# New archer - Form suggestions needed



## chiznitz (Nov 18, 2012)

Hi All,

I picked up archery 3 weeks ago. The last time I shot was 15 years or go or so when I was 14 or 15 and before there were great resources like this to learn about archery. I have been taking tips and trying to put them to practice. 

I am almost always shooting off to the right of the x and slightly down. I recently moved the sight to the right again and it looks like maybe I have it now...

My questions...: 

1. If I am shooting to the right even after making more sight adjustments where do I go next...is it draw length to long for right hand means arrows go right?
2. Is my rear elbow too high? How would I lower that, just mentally adjust everytime?
3. I feel great shooting the way I did in this video, but with very thin gloves which I'd be wearing when I'm hunting I don't feel as anchor consistent.

And any other suggestions very much welcome!

http://www.youtube.com/watch?v=TqfsMxDgfXc

Thanks in advance!


----------



## DeathClutch (Aug 23, 2009)

Have you tried shooting that bow in the paper?


----------



## chiznitz (Nov 18, 2012)

Haven't done that, should have done it on Saturday, I was shooting at the shops range and they had the paper thingy setup in the one lane. I figured it was already setup by them and paper tuned but I guess you never know


----------



## mhill (Jul 11, 2011)

If your hitting right and your making sight adjustments and its staying right sounds like your bow is out of tune. possibly a rest adjustment is needed. shoot it through paper and it will tell you what you need to know. Then just broadhead before the season if your going to hunt with it next year.


----------



## DeathClutch (Aug 23, 2009)

Your form looks okay the front arm looks a little low but my bet is your shooting a target on the ground? the Trigger elbow is a matter of comfort, it is not UN-common for beginners to keep the elbow high. this does not usually have much impact. Just watch out for your bow hand and torquing, and also your release, try to keep it in close and avoid pulling out when you fire!
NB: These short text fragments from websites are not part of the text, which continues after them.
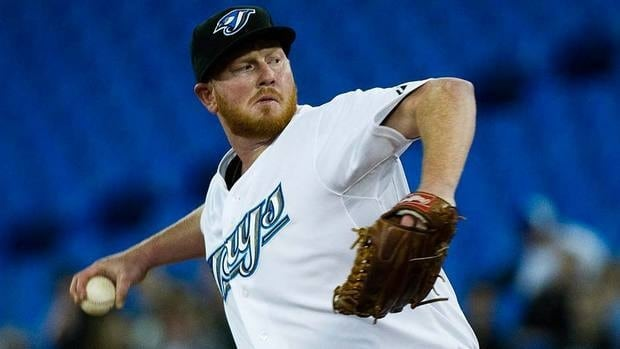 Toronto Blue Jays starting pitcher Jesse Litsch has signed a one-year contract to keep him with the team through 2012.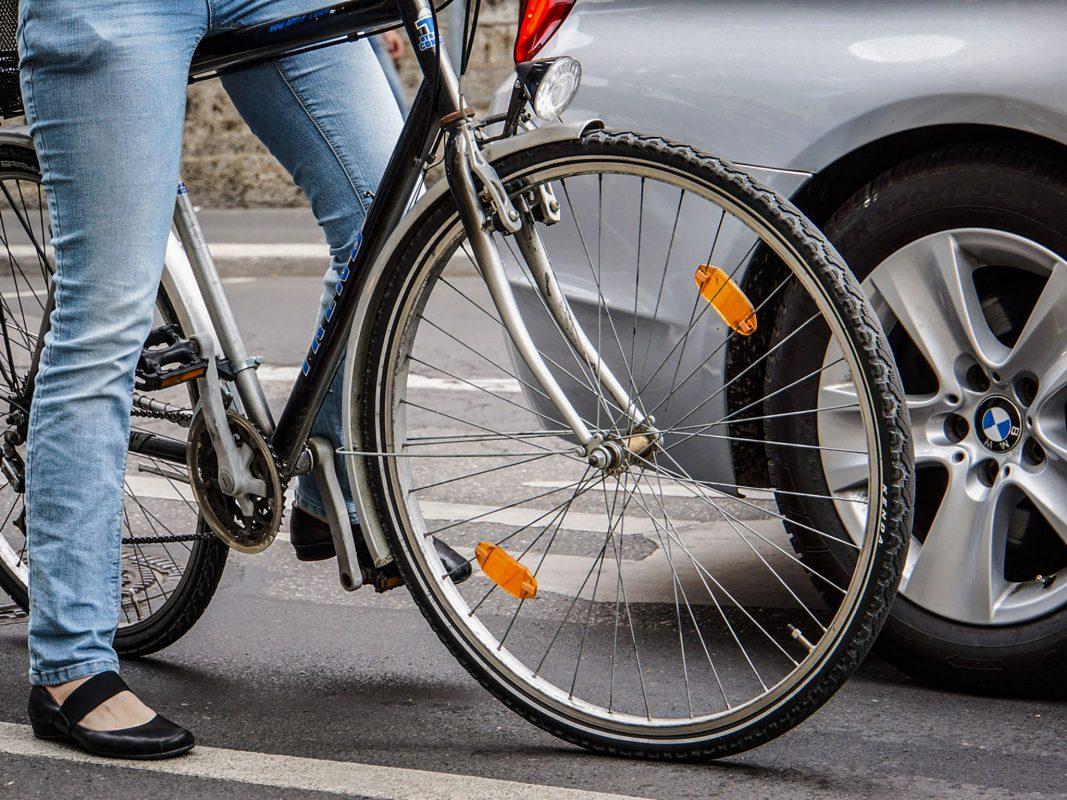 Fahrrad im Straßenverkehr. Symbolfoto: Dominik Ziegler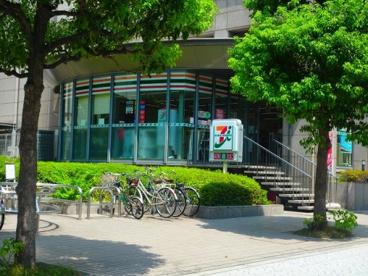 セブン−イレブン大阪常磐町1丁目店の画像1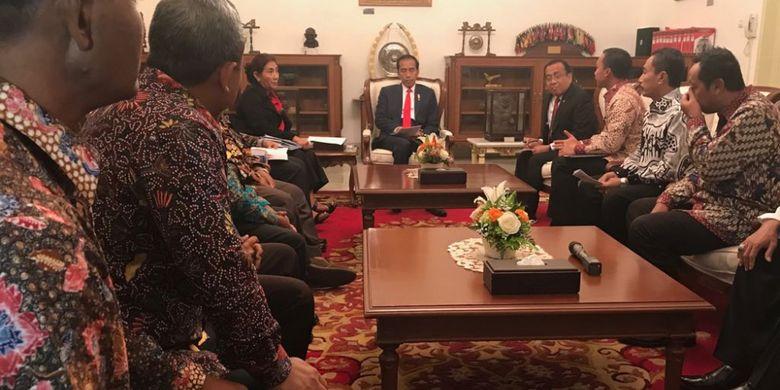 Presiden Joko Widodo saat menerima perwakilan nelayan pro cantrang di Istana Merdeka, Jakarta, Rabu (18/1/2018).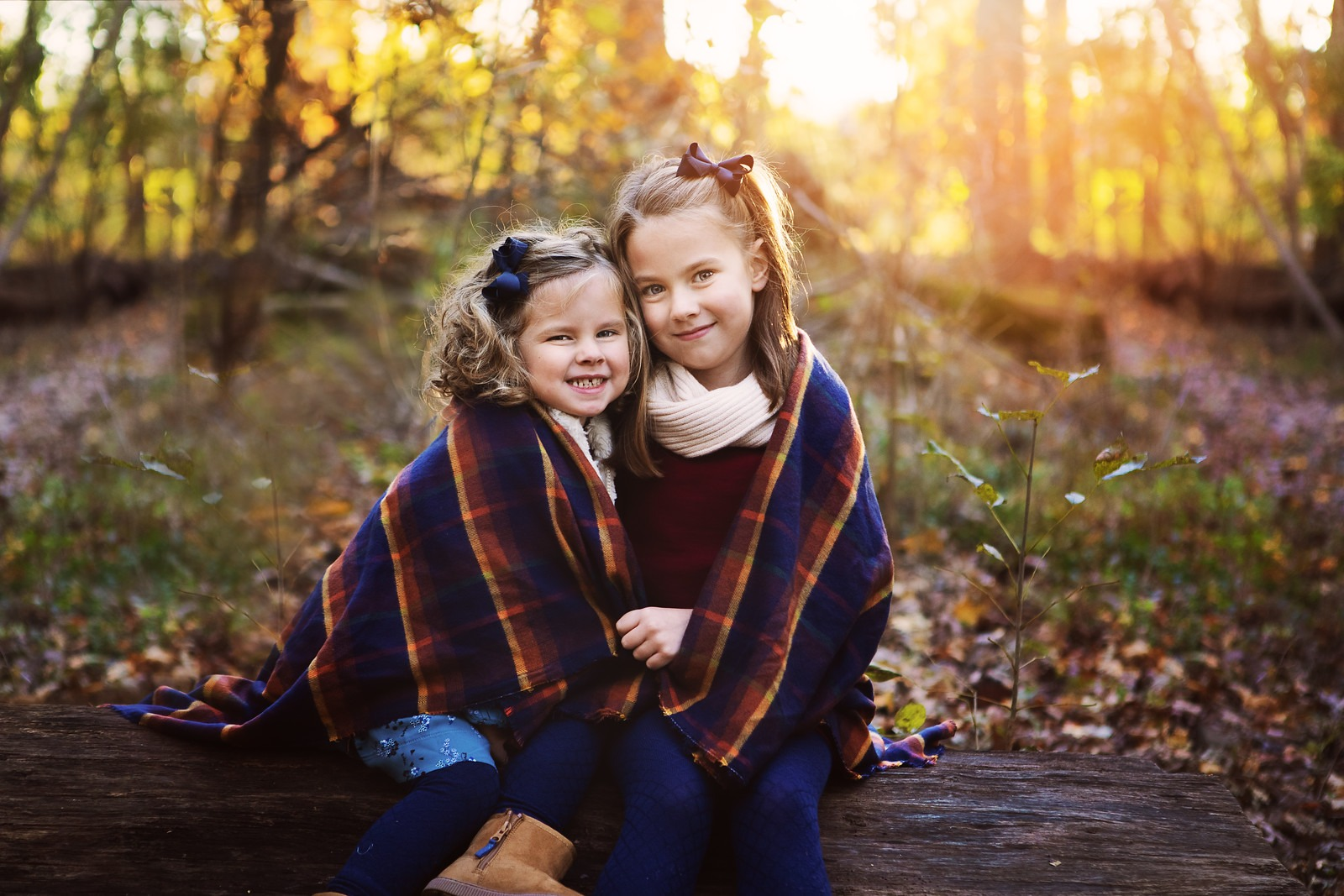 Sisters Riley and Brooke in outdoor photo session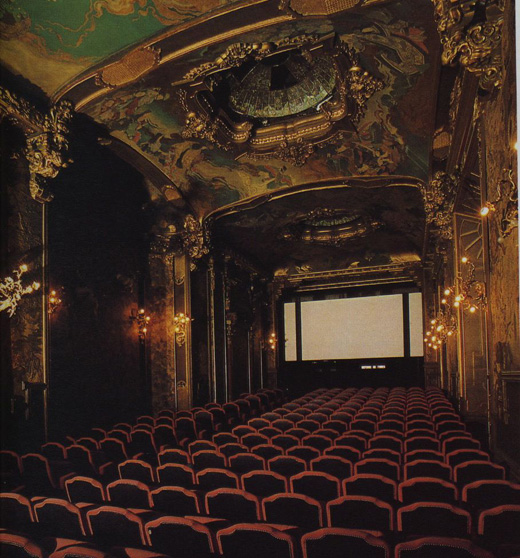 the lights dim at la pagode one of paris s best cinemas. Black Bedroom Furniture Sets. Home Design Ideas
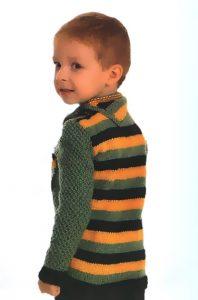 Связанный свитер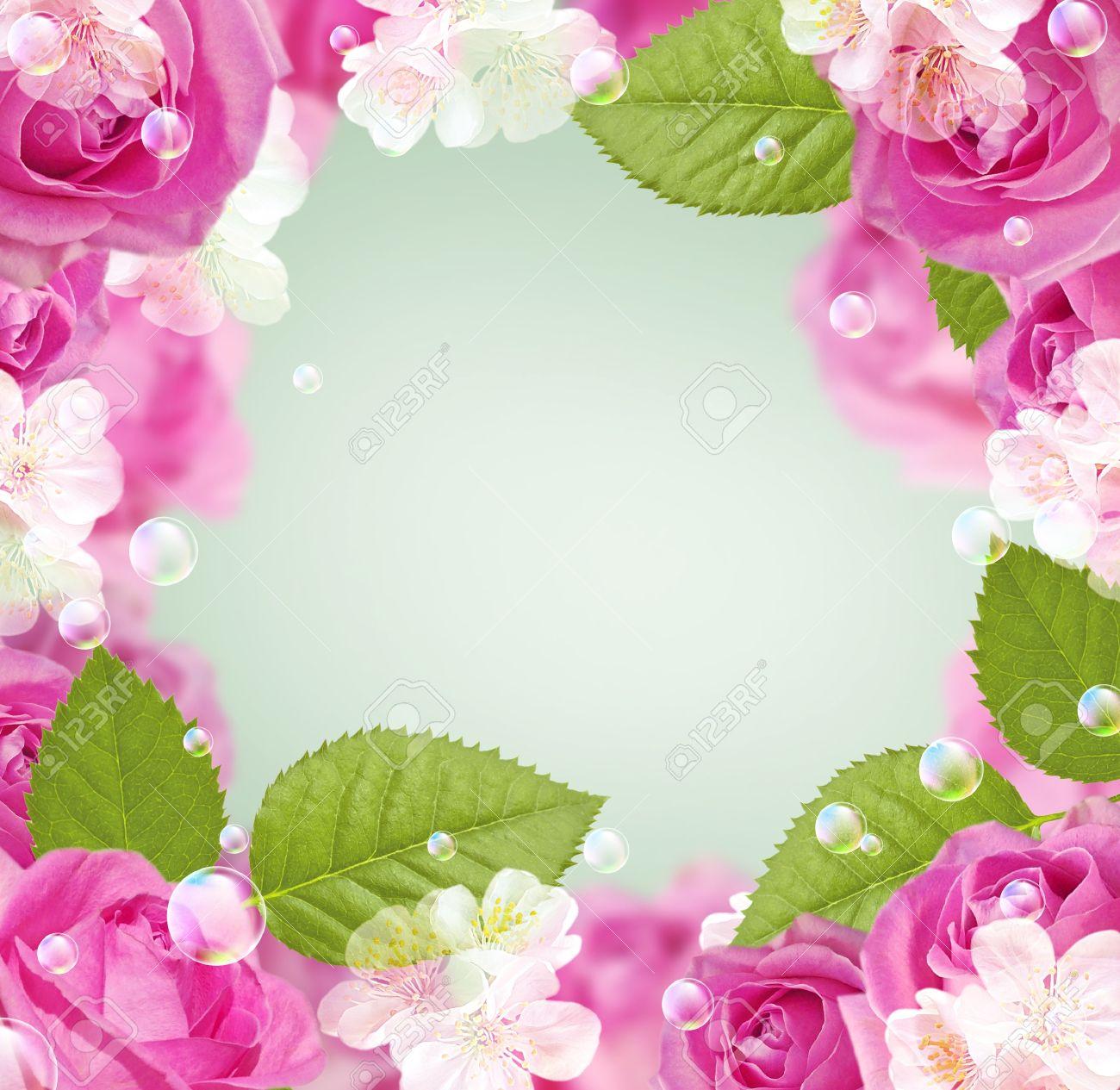 tarjeta con rosas marco flores blancas y burbujas para inserción de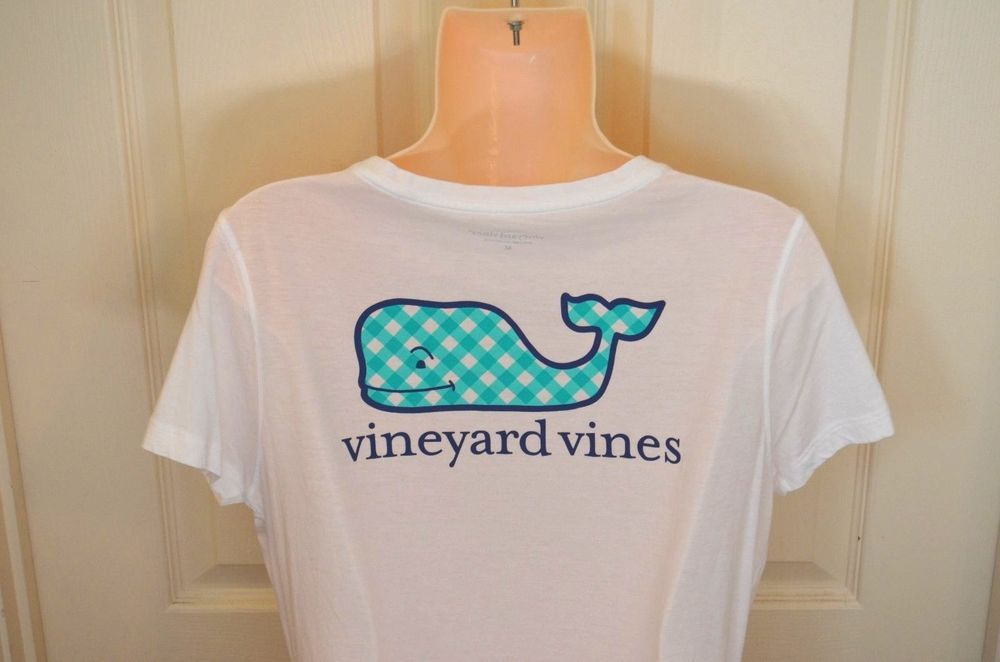 2572bad86 Vineyard Vines Ladies White Pima Cotton Tee with Gingham Whale-Size M-BNWoT  #vineyardvines #GraphicTee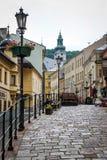 Banska Stiavnica,斯洛伐克古镇的街道  免版税库存照片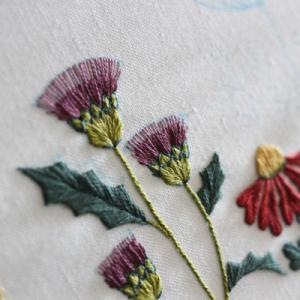 野の花の刺繍をしています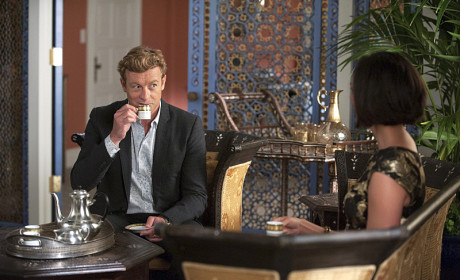 Intrigued by Erika Flynn - The Mentalist Season 7 Episode 3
Paper tune find the Easton guide online and learn how to adjust based on the paper. and then shoot shoot shoot

Good luck


----------



## Stubby'smom (Mar 20, 2010)

I see a few issues. First of all it looks like your trigger is at the tip of your finger and you come down on it and it fires. Shorten your release so that you can rest your index finger on it by relaxing your finger and the trigger falls just ahead of your first knuckle. Relax all of the fingers in your trigger hand. 2nd, your grip. Put the riser in the meaty part of your thumb, just in front of your lifeline. Let your pointer finger and index finger relax and rest LIGHTLY on the riser. Relax the other fingers and curl them back to your palm. This should rotate your hand and elbow and reduces torque. It helps eliminate right/left misses but it does take some getting used to and feels uncomfortable at first. Try those things and take another pic. I did see a couple other things too but really you do have basic good form for someone just starting out. Don't do anything with the tune of your bow until you learn a proper grip and get your release set properly. 90% of people's issues I have noticed can be corrected with fixing form and then tuning your bow to your good form. Welcome back to archery!


----------



## chiznitz (Nov 18, 2012)

DeathClutch said:


> Your form looks okay the front arm looks a little low but my bet is your shooting a target on the ground? the Trigger elbow is a matter of comfort, it is not UN-common for beginners to keep the elbow high. this does not usually have much impact. Just watch out for your bow hand and torquing, and also your release, try to keep it in close and avoid pulling out when you fire!
> 
> Paper tune find the Easton guide online and learn how to adjust based on the paper. and then shoot shoot shoot
> 
> Good luck


Thanks for the tips. My only safe shooting lane around the house has a slight downward slope to it, the target is about waist to stomach high..I know it should be chest high but I would need to build an even taller stand and there is a 30 degree slope just behind the target, my arrow would fly for a very long time if I miss. 

Thanks again


----------



## chiznitz (Nov 18, 2012)

Stubby'smom said:


> I see a few issues. First of all it looks like your trigger is at the tip of your finger and you come down on it and it fires. Shorten your release so that you can rest your index finger on it by relaxing your finger and the trigger falls just ahead of your first knuckle. Relax all of the fingers in your trigger hand. 2nd, your grip. Put the riser in the meaty part of your thumb, just in front of your lifeline. Let your pointer finger and index finger relax and rest LIGHTLY on the riser. Relax the other fingers and curl them back to your palm. This should rotate your hand and elbow and reduces torque. It helps eliminate right/left misses but it does take some getting used to and feels uncomfortable at first. Try those things and take another pic. I did see a couple other things too but really you do have basic good form for someone just starting out. Don't do anything with the tune of your bow until you learn a proper grip and get your release set properly. 90% of people's issues I have noticed can be corrected with fixing form and then tuning your bow to your good form. Welcome back to archery!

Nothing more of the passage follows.